Data entries
┌────────

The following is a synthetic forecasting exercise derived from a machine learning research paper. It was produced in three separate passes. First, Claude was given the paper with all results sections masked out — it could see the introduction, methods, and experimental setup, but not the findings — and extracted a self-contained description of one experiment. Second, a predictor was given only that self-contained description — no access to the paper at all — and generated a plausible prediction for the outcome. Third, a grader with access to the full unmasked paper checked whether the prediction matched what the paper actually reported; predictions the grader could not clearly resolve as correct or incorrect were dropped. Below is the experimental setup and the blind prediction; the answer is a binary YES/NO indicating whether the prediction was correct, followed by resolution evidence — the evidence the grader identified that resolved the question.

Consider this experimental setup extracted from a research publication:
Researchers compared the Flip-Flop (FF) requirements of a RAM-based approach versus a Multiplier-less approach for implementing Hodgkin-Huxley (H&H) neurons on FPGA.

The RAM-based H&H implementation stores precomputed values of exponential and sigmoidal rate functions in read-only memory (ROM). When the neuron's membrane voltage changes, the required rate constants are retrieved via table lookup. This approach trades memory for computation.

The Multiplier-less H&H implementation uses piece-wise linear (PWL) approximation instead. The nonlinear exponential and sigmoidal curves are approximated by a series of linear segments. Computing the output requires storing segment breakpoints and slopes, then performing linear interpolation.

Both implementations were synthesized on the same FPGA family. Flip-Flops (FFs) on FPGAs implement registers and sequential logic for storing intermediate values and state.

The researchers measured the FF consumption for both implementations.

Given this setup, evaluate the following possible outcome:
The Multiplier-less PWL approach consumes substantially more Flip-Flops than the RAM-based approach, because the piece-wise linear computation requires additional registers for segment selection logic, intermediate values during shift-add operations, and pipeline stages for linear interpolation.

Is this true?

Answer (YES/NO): YES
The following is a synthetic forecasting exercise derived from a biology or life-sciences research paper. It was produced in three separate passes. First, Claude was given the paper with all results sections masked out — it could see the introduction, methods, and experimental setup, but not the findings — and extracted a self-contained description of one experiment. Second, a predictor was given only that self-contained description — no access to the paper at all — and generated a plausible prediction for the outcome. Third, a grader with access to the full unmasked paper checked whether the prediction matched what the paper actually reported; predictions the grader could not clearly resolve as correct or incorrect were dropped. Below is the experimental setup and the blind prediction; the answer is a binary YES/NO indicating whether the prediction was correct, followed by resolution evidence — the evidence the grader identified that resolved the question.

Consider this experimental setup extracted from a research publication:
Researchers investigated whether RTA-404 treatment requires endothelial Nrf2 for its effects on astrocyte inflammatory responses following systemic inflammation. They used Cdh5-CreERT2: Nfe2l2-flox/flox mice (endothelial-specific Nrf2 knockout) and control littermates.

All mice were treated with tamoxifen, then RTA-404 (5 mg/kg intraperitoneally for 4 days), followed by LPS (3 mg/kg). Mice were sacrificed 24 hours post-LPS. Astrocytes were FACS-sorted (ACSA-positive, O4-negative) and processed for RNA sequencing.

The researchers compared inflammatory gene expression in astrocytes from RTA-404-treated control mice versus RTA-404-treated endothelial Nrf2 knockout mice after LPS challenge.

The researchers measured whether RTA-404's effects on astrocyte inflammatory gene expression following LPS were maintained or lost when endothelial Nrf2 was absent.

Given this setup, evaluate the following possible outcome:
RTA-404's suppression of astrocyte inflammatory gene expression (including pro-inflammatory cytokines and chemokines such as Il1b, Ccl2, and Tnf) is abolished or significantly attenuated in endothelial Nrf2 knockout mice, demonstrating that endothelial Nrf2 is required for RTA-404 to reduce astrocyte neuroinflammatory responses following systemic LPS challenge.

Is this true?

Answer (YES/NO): YES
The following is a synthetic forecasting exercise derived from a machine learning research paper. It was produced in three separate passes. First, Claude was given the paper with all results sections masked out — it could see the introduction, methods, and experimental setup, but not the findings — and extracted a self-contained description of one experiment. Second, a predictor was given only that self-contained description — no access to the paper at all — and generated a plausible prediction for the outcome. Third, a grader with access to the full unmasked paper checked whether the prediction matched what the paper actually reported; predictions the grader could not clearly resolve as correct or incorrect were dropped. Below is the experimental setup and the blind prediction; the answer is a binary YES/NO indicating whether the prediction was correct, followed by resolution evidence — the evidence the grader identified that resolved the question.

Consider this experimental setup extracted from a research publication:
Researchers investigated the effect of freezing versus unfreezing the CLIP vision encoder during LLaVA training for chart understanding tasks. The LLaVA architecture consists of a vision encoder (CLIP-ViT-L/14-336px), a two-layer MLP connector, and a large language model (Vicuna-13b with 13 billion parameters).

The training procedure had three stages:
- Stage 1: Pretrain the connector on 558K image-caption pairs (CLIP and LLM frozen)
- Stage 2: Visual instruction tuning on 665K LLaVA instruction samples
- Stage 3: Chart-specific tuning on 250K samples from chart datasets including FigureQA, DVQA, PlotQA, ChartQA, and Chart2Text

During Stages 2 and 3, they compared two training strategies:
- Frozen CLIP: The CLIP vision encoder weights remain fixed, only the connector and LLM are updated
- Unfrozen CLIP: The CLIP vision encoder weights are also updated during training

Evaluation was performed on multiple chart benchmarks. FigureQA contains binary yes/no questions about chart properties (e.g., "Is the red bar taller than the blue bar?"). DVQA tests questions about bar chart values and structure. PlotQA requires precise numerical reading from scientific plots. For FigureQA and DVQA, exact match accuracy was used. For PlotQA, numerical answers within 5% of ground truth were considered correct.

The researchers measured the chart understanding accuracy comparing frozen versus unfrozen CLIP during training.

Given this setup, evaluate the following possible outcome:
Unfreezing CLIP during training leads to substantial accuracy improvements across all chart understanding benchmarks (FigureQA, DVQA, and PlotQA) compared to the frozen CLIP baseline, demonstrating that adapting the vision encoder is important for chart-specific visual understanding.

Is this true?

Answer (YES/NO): NO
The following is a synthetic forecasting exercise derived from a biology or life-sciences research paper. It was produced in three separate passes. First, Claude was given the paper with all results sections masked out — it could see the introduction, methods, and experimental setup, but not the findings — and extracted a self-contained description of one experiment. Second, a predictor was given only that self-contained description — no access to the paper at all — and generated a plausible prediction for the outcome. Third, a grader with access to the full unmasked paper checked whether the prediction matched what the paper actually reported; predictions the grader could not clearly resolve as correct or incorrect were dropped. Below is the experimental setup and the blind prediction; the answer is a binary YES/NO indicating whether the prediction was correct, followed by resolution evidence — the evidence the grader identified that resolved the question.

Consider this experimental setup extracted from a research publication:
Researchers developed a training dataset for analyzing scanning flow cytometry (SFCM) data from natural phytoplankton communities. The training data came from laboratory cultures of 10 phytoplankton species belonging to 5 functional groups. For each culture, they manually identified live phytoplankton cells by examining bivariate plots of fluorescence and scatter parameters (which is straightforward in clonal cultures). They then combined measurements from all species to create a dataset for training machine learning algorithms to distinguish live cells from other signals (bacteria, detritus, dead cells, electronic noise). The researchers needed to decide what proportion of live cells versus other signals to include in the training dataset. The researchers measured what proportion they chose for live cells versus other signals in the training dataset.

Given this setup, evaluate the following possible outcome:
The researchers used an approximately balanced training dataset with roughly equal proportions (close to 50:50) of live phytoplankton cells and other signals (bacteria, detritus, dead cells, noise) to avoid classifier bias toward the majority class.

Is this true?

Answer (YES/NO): NO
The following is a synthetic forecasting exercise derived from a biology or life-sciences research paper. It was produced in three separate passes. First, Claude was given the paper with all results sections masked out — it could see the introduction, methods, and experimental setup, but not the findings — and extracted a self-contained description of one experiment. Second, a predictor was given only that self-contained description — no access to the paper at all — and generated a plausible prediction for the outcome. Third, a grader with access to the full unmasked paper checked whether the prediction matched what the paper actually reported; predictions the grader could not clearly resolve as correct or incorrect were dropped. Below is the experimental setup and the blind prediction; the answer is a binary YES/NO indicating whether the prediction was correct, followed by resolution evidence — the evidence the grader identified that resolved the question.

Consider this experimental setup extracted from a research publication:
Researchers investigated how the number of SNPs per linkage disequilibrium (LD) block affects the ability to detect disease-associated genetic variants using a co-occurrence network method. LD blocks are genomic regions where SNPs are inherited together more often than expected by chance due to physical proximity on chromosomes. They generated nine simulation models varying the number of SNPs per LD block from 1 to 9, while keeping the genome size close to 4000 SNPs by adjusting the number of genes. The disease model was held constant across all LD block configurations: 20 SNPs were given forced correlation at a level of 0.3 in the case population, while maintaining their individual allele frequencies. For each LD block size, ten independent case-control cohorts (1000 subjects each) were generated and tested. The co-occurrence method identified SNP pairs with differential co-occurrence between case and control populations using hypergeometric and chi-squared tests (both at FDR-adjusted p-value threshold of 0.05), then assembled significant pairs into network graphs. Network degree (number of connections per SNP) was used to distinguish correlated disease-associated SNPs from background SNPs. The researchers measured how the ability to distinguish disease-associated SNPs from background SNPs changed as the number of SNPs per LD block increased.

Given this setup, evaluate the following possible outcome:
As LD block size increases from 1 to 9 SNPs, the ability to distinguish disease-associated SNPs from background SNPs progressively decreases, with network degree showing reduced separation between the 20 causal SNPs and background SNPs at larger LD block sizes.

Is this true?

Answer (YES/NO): NO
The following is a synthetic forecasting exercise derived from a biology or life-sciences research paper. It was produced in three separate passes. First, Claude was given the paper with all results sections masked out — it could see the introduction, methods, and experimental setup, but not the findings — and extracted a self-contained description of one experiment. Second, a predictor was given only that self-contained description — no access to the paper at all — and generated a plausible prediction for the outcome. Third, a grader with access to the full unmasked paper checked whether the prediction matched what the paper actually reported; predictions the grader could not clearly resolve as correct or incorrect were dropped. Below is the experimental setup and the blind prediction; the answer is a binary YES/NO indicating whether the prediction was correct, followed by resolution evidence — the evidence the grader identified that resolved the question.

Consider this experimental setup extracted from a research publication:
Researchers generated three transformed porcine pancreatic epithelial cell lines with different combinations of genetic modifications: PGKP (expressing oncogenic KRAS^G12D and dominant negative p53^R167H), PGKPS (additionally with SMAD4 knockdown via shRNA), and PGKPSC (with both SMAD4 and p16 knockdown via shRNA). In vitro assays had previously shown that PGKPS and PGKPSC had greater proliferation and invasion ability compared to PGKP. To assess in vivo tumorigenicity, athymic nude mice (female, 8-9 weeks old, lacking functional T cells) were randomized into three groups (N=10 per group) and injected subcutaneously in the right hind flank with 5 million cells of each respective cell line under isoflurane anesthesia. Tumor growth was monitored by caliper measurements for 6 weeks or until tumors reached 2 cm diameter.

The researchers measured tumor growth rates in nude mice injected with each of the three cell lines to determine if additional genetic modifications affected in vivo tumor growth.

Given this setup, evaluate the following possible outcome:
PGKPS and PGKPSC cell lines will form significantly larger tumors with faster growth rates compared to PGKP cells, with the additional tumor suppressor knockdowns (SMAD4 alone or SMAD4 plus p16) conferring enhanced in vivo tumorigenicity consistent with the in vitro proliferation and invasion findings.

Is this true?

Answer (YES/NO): NO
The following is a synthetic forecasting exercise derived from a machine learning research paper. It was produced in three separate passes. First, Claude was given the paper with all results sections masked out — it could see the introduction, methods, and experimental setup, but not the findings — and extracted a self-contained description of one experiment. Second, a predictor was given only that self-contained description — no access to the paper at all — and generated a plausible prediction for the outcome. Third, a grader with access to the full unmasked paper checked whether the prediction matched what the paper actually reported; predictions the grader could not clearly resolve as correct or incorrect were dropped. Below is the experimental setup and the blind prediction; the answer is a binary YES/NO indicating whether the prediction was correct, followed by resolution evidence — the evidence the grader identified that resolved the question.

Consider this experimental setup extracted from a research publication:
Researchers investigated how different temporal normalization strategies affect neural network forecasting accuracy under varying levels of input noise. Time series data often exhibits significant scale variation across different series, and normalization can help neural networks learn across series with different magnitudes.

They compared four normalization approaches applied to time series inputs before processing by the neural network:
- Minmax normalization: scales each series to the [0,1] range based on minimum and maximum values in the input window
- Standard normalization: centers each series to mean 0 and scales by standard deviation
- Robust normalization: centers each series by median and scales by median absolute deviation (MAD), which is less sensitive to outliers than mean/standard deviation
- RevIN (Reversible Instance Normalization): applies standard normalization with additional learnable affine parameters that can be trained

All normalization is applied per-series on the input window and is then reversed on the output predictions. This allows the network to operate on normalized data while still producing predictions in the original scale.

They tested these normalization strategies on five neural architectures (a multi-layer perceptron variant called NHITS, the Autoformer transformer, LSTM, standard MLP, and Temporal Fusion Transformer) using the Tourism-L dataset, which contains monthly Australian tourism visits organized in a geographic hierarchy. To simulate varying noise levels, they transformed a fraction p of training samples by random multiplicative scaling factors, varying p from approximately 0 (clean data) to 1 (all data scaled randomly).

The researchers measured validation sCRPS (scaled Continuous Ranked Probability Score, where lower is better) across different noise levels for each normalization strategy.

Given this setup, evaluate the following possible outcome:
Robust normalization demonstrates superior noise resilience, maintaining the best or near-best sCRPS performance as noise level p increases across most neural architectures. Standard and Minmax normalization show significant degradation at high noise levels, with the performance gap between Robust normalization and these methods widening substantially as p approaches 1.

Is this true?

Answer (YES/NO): YES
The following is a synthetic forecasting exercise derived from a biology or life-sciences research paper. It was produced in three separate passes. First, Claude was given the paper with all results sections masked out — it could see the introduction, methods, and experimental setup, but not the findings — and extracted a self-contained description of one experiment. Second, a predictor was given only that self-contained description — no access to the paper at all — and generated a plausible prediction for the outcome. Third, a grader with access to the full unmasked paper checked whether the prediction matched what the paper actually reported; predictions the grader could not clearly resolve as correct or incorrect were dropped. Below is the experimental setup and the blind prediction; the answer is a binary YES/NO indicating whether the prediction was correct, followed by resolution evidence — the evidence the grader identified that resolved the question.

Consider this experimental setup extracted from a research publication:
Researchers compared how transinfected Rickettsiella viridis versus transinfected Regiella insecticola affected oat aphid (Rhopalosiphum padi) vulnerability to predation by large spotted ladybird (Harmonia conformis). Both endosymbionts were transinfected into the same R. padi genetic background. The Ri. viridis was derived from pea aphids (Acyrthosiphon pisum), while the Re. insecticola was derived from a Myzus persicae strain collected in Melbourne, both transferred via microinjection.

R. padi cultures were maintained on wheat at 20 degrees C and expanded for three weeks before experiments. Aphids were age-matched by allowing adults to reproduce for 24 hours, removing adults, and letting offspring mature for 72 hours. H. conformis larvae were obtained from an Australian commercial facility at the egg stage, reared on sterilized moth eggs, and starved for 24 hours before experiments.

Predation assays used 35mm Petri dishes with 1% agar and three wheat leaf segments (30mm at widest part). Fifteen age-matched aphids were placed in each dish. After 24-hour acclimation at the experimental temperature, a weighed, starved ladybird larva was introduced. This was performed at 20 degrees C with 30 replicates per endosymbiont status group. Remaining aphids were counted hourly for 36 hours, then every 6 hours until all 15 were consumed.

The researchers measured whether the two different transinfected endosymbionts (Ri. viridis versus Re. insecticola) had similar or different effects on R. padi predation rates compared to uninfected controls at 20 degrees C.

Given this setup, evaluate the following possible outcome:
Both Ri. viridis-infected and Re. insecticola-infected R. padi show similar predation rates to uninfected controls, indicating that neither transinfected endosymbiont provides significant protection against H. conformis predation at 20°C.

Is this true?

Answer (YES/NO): NO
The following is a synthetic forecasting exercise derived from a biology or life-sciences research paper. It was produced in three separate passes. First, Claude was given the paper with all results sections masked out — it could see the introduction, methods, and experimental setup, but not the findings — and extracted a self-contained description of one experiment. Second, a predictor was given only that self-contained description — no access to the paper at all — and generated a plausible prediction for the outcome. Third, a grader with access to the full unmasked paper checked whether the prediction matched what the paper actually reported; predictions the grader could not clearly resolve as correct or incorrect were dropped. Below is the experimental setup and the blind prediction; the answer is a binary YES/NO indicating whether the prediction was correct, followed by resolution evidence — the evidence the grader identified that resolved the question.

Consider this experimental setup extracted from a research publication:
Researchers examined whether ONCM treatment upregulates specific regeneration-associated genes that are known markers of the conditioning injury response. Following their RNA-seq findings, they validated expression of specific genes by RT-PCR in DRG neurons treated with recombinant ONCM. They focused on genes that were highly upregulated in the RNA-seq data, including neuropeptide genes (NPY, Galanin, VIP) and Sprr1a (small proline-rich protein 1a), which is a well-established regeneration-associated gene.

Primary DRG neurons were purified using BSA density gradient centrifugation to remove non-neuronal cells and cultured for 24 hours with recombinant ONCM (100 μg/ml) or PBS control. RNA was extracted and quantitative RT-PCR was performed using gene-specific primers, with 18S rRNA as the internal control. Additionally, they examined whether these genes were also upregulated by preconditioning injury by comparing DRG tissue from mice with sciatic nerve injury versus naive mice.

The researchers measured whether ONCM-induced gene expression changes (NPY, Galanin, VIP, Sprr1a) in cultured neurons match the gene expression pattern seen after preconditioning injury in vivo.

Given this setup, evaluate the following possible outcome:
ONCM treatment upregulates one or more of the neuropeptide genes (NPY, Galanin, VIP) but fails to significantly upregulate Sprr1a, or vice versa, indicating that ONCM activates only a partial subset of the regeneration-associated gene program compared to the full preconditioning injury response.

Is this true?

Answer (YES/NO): NO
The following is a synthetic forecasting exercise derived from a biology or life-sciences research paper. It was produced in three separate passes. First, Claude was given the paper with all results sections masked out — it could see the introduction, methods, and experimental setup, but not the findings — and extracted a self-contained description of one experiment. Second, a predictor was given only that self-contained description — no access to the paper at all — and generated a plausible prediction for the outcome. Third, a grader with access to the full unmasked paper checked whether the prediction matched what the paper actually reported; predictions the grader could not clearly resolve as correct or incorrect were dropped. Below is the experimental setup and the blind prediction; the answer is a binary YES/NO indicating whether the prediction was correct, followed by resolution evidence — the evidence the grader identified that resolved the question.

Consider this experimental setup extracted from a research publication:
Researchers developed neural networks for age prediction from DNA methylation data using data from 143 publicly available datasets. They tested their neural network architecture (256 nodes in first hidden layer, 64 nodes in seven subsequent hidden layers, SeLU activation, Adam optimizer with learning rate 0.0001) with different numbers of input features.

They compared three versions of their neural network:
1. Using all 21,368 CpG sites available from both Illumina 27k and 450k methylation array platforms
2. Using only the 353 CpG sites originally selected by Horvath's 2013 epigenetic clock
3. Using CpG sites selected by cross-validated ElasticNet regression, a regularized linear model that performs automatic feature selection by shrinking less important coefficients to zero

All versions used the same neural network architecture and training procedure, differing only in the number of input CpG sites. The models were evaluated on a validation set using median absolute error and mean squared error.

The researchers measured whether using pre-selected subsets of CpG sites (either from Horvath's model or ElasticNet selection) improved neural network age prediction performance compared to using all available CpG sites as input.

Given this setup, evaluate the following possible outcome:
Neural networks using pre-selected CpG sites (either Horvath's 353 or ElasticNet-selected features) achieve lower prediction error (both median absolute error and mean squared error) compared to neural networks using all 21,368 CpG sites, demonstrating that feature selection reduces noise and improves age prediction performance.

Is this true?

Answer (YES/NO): NO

└────────

• Problem: The required output is every line above that contains the string "weights".

• Task result:
- Frozen CLIP: The CLIP vision encoder weights remain fixed, only the connector and LLM are updated
- Unfrozen CLIP: The CLIP vision encoder weights are also updated during training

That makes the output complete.